But my friends, you do not know what overshare means until today. For I got permission from my periodontist to publish the photos he took during my gum surgery. He was documenting it for some reason, and why not give you the ultimate bit of me? I may not spill my guts for you, but I will spill my gums.
This will all be behind a cut-tag, of course, and I'm not going to post these things on my usual Flickr stream lest I squick my friends - they'll be on TheFerrett.com, which is eerily appropriate, but is also blocked by some ISPs/work firewalls. And, of course, it will go behind the least-clicked cut tag in LJ history.
The short version, for those of you just tuning in: I had severe gum disease for a decade or so, but I didn't know it because my quack dentist as a child, beloved by the whole family, assured me that "Sometimes gums just bleed." (HINT: No, they don't. Not healthy gums.) By the time we discovered how far the trauma had gone, the gum disease had eroded the bone in my upper and lower palates to the point where the teeth were rocking in their sockets every time I bit down on something hard.
Yes, that's about as unnerving as you think it is.
So I had to have ten teeth extracted, eight of my front and two of my back - and there wasn't enough bone density to reseat anything. I could get a bridge of fake teeth, as many do, but a bridge spanning a four-tooth gap costs about $10,000 and breaks every ten to fifteen years. What I want is implants - which is to say tiny screws drilled into my jaw.

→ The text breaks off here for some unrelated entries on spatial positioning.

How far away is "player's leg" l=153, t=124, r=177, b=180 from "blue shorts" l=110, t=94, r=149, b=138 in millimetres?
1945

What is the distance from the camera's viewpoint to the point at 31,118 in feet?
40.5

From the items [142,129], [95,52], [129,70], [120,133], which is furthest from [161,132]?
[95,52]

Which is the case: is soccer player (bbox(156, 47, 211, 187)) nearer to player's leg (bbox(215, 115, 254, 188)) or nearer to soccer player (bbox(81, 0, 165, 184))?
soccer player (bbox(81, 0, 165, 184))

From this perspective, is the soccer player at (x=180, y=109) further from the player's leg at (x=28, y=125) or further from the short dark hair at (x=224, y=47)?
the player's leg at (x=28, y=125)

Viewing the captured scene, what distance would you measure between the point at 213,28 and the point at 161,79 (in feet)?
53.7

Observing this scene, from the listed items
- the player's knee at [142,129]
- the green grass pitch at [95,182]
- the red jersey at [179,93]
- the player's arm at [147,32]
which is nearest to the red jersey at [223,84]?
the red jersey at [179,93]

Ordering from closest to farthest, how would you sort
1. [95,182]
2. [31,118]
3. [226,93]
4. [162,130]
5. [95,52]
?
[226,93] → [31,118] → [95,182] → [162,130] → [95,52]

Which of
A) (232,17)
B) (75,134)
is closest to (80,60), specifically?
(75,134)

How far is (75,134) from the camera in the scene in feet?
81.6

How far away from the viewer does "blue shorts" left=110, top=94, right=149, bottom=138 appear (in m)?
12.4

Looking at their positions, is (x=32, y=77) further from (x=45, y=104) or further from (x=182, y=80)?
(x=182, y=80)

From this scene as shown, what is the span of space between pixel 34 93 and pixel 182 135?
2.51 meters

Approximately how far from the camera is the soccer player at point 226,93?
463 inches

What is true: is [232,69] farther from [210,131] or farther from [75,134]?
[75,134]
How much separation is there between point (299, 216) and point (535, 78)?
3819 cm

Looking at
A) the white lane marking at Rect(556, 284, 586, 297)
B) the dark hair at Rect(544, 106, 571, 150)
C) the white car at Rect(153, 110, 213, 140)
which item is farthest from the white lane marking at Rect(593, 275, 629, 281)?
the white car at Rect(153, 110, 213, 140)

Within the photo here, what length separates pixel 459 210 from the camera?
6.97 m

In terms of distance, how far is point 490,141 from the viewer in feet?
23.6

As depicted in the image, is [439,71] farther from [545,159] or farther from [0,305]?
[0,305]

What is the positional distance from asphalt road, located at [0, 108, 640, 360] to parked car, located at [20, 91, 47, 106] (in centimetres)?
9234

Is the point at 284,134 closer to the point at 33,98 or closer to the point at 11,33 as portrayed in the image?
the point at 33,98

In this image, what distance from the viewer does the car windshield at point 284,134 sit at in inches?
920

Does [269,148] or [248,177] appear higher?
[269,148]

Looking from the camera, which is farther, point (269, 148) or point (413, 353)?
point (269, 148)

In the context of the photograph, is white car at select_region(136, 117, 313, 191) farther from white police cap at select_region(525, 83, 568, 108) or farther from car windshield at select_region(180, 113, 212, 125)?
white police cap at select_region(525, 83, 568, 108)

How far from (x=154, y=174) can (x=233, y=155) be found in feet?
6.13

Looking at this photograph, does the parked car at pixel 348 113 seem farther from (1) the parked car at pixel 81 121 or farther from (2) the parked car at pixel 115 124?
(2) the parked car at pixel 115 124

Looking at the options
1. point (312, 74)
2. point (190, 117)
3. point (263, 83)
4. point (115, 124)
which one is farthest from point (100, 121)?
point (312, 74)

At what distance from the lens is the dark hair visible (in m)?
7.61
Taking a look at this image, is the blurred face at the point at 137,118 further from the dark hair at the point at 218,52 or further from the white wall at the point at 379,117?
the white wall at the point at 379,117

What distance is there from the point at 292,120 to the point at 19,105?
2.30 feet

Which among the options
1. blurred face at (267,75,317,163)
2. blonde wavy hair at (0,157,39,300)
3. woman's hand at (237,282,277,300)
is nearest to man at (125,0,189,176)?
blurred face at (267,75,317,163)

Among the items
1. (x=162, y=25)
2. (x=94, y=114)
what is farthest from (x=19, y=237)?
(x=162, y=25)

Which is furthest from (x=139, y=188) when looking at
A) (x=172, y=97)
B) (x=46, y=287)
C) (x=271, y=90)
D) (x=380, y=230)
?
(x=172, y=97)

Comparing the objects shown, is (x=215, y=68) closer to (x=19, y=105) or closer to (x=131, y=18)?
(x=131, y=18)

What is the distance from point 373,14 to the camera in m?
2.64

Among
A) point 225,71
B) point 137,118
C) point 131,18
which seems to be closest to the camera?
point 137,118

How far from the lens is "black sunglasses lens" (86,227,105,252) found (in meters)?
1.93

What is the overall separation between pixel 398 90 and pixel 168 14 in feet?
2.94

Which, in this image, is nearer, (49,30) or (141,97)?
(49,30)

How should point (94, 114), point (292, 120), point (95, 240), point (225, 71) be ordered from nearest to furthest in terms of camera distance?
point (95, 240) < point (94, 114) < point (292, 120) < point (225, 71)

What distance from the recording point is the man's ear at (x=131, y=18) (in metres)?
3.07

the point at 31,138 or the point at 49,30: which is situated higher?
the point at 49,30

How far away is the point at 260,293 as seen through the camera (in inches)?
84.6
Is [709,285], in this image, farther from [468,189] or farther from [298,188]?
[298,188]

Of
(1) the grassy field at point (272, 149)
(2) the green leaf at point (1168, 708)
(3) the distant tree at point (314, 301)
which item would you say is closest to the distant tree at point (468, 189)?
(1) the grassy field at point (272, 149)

But there isn't enough bone left to drill screws in, because they'd just break off and fall out.
The hope, now that we've arrested the disease through constant flossing and better cleaning, is that implanting additional bone into my upper jaw will give me enough of an anchor to properly seat an implant. And because I'm apparently an example of a case, the doc took photos.
These were my gums, going in. In this photo, with the hair and the fangs, I look like Shelob mugging for the camera. And if you think this is unpleasant now, just wait a bit.
And here it is with the skin peeled back, revealing the tissue underneath. Now my gums have morphed from a spider-like thing to some sort of grunt unit in Starcraft. It is a little unnerving to realize that yes, even my mouth can be degloved.
The chisel is placed, and I assume this photo is to show exactly where the chisel should be placed, since he hasn't struck the mallet yet. (This is, incidentally, roughly when I woke up.) I do, however, have to appreciate how shiny the chisel is - look at the chrome polish on that sucker! This is clearly quality work.
Is it wrong that I see this and start singing, "Maxwell's Silver Hammer came down, upon his head?"
Seriously, though, this is the part that always intrigues me. My organs and bones live in darkness all their lives; they've never seen light if my body's doing its job right. Any time my body is opened up, it's like there's a secret and pulsing treasure that's been excavated and revealed. No one has ever seen this sight before. My periodontist was the first to see this part me. Secretly, I'm strangely honored that I get to see this part of myself.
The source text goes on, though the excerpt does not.